What you have to do.
Copy out every record below exactly as written, but leave out any pictures.
[[ Records shown open ]]
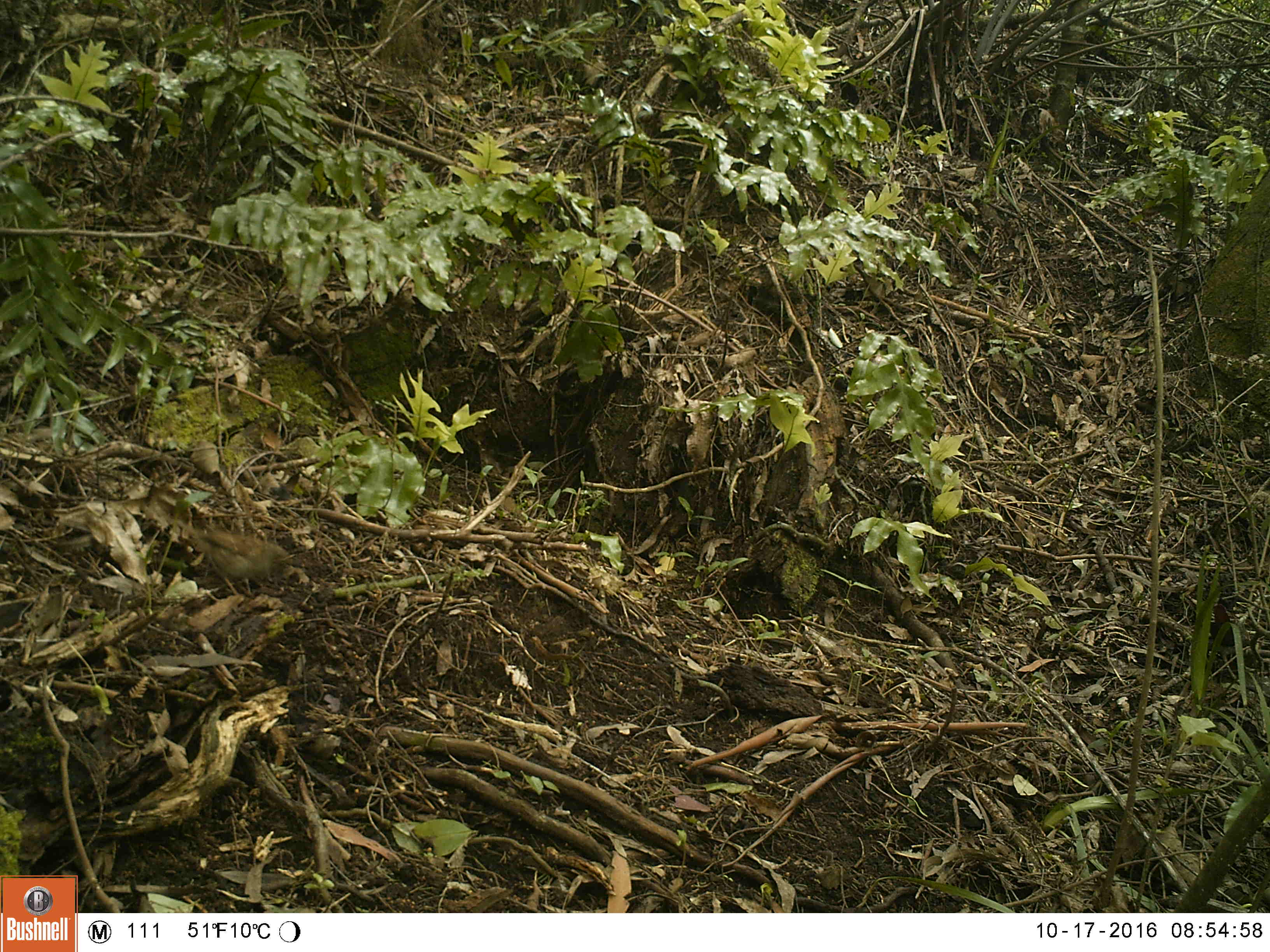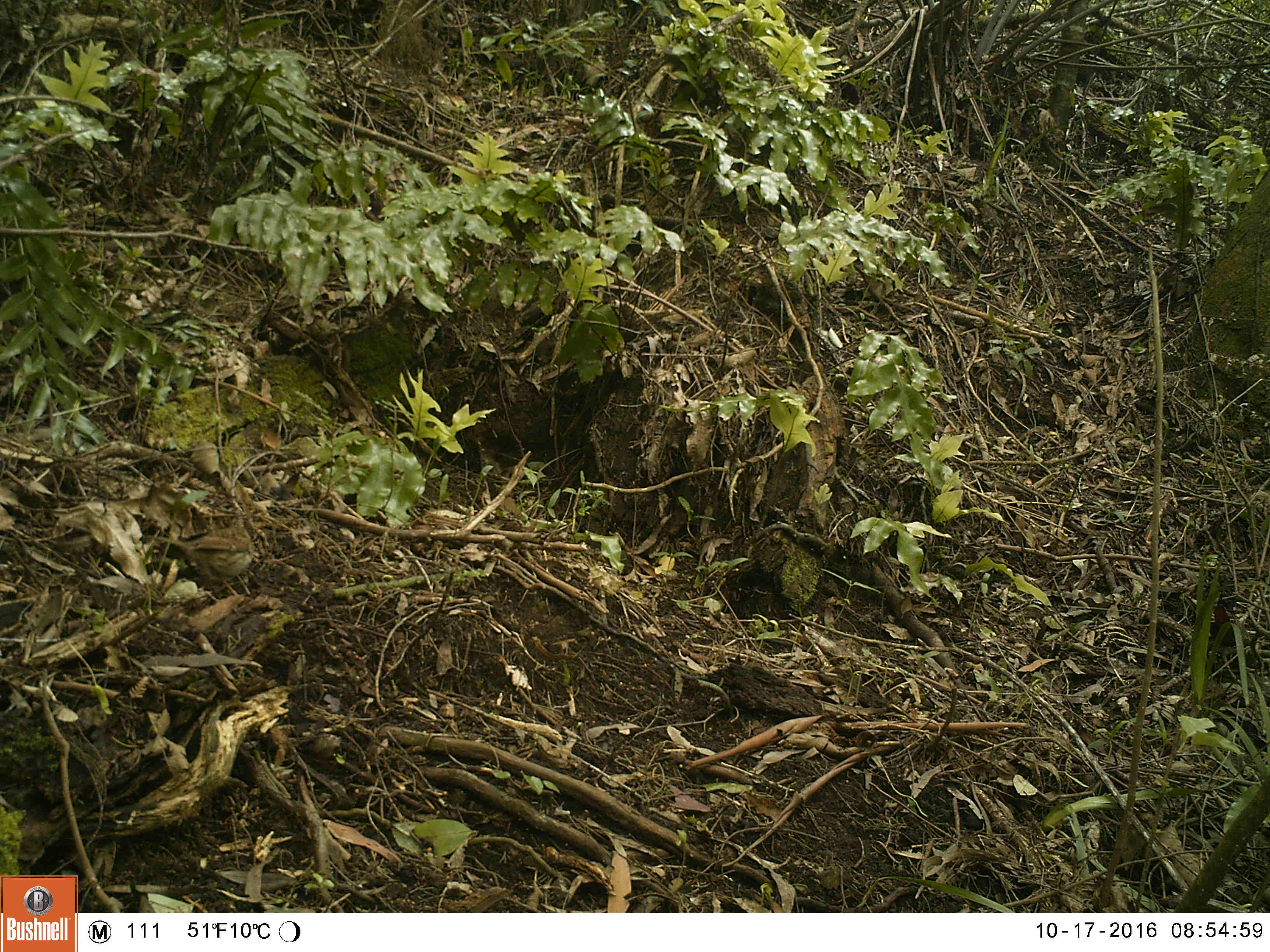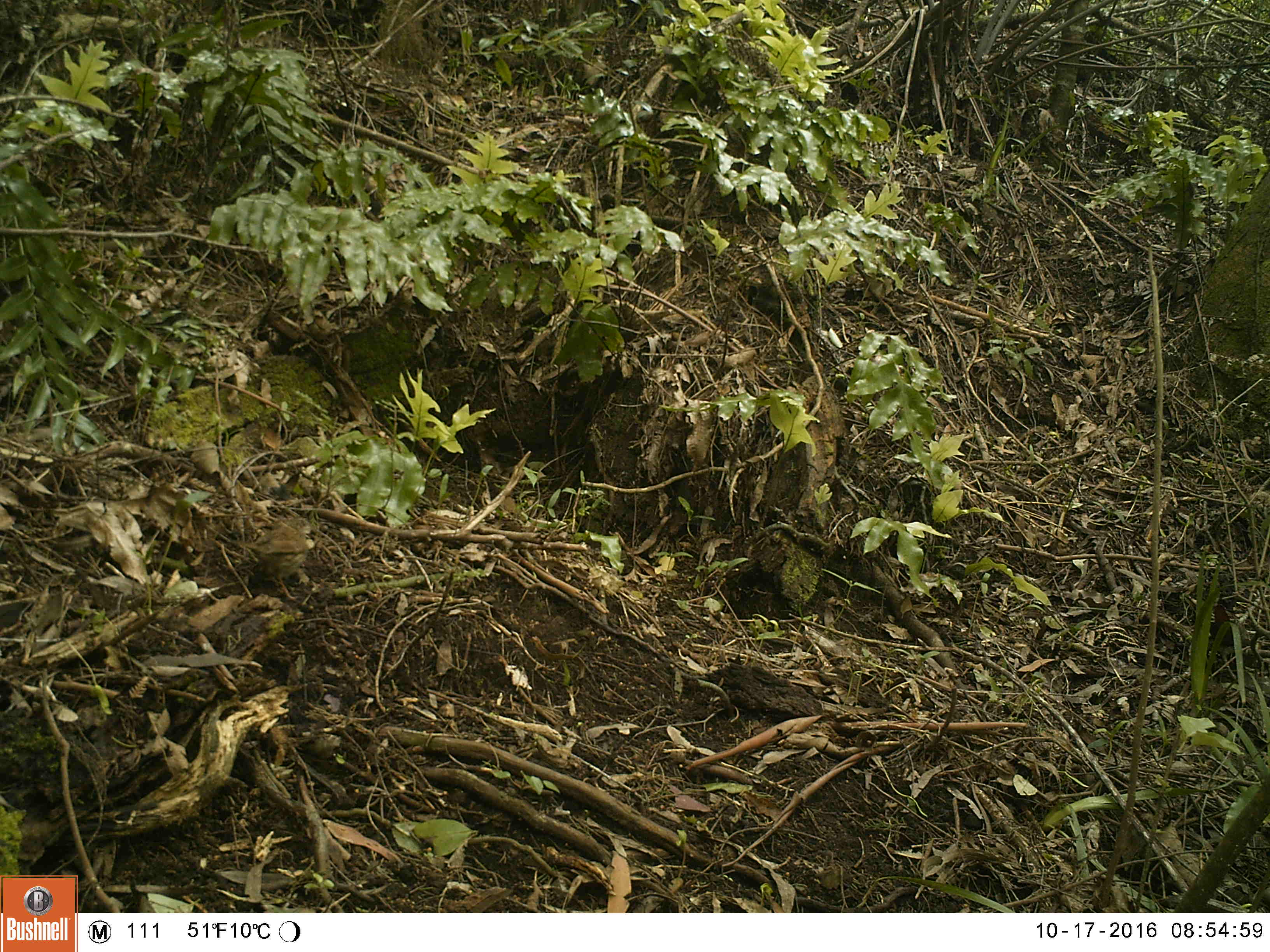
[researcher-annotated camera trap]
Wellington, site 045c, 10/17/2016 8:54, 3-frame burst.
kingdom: Animalia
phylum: Chordata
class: Aves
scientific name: Aves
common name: bird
[[ Records shown closed ]]
Reply.
[researcher-annotated camera trap]
Wellington, site 045c, 10/17/2016 8:54, 3-frame burst.
kingdom: Animalia
phylum: Chordata
class: Aves
scientific name: Aves
common name: bird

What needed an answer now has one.